Convert the rows into a two-column CSV with the headers "text" and "answer", one CSV line per row, each field quoted and any line breaks turned into spaces. Begin at the line that has "Is concrete structure" and stop after the last row.

Spatial relationship rows:
____________________
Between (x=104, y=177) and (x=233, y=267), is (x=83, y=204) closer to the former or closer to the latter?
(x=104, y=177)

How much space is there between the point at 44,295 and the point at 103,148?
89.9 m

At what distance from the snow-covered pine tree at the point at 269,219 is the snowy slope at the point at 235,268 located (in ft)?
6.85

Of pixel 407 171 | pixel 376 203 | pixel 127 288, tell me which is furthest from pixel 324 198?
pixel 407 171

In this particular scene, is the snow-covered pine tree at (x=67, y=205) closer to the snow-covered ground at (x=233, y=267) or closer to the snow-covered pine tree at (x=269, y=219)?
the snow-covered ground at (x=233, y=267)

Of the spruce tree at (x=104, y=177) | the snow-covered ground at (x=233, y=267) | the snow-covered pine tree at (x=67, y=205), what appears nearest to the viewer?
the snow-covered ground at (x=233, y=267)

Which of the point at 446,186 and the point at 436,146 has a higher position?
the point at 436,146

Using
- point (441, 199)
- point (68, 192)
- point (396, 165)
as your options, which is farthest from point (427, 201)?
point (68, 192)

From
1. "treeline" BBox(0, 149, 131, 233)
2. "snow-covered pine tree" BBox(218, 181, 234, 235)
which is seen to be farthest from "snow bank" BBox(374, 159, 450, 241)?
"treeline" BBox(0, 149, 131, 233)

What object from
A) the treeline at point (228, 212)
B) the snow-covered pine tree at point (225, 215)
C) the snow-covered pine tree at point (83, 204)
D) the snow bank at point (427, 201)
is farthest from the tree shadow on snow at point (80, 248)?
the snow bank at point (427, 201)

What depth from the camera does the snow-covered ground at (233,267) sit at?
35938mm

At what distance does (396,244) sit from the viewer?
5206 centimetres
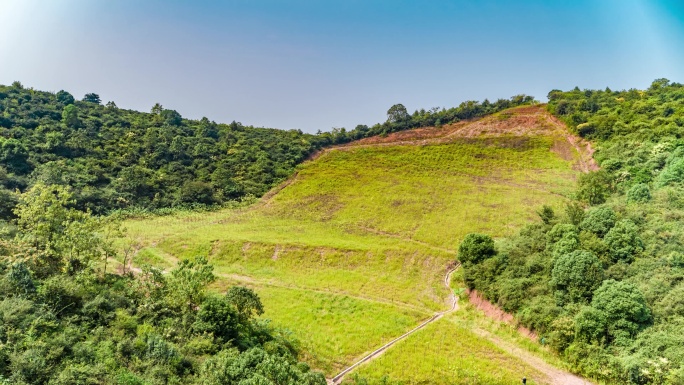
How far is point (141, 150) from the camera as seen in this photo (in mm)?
64688

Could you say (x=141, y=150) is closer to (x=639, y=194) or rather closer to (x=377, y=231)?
(x=377, y=231)

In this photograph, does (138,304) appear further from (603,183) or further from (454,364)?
(603,183)

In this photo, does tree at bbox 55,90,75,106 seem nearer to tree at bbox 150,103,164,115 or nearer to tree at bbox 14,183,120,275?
tree at bbox 150,103,164,115

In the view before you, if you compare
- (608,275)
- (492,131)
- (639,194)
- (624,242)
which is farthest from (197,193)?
(492,131)

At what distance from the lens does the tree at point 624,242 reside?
2445 cm

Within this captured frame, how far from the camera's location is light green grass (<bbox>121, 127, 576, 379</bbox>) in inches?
1145

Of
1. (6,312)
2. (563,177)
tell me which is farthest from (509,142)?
(6,312)

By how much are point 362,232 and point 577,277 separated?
25684 mm

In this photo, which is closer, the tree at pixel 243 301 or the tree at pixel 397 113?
the tree at pixel 243 301

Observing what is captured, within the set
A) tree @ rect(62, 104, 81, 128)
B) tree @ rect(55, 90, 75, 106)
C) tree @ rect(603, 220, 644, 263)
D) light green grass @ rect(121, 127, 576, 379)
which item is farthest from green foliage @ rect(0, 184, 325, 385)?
tree @ rect(55, 90, 75, 106)

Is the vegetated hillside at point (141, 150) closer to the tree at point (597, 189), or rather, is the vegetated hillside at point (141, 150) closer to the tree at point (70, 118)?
the tree at point (70, 118)

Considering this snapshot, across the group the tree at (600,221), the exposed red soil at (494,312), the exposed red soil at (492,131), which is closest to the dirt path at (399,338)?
the exposed red soil at (494,312)

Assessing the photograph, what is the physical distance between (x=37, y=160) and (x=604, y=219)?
66424 millimetres

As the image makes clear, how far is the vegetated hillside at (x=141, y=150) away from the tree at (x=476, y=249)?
122 feet
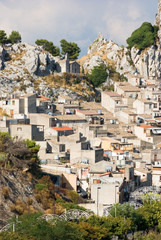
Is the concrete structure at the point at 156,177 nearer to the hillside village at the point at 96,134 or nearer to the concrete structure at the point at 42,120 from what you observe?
the hillside village at the point at 96,134

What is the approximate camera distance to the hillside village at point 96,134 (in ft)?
170

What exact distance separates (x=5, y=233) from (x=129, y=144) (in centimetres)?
4017

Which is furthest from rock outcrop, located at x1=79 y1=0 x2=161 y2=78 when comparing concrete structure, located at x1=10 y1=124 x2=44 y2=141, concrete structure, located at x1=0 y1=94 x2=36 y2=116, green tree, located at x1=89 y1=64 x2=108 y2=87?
concrete structure, located at x1=10 y1=124 x2=44 y2=141

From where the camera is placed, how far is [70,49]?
110m

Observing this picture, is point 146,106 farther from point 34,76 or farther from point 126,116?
point 34,76

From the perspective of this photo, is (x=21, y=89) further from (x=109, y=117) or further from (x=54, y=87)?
(x=109, y=117)

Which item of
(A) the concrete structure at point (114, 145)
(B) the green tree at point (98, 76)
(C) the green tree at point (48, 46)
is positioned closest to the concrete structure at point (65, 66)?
(B) the green tree at point (98, 76)

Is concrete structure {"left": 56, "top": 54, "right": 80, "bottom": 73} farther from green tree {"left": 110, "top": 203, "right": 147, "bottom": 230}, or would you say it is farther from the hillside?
green tree {"left": 110, "top": 203, "right": 147, "bottom": 230}

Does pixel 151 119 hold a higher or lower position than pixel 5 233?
higher

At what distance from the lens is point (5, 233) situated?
31.8 meters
____________________
▸ **Output of the exercise**
text,answer
"Is concrete structure {""left"": 56, ""top"": 54, ""right"": 80, ""bottom"": 73} farther from green tree {""left"": 110, ""top"": 203, ""right"": 147, ""bottom"": 230}, or would you say it is farther from the hillside?","green tree {""left"": 110, ""top"": 203, ""right"": 147, ""bottom"": 230}"
"Does pixel 151 119 hold a higher or lower position than pixel 5 233?","higher"
"At what distance from the lens is point (5, 233) situated?","31.8 meters"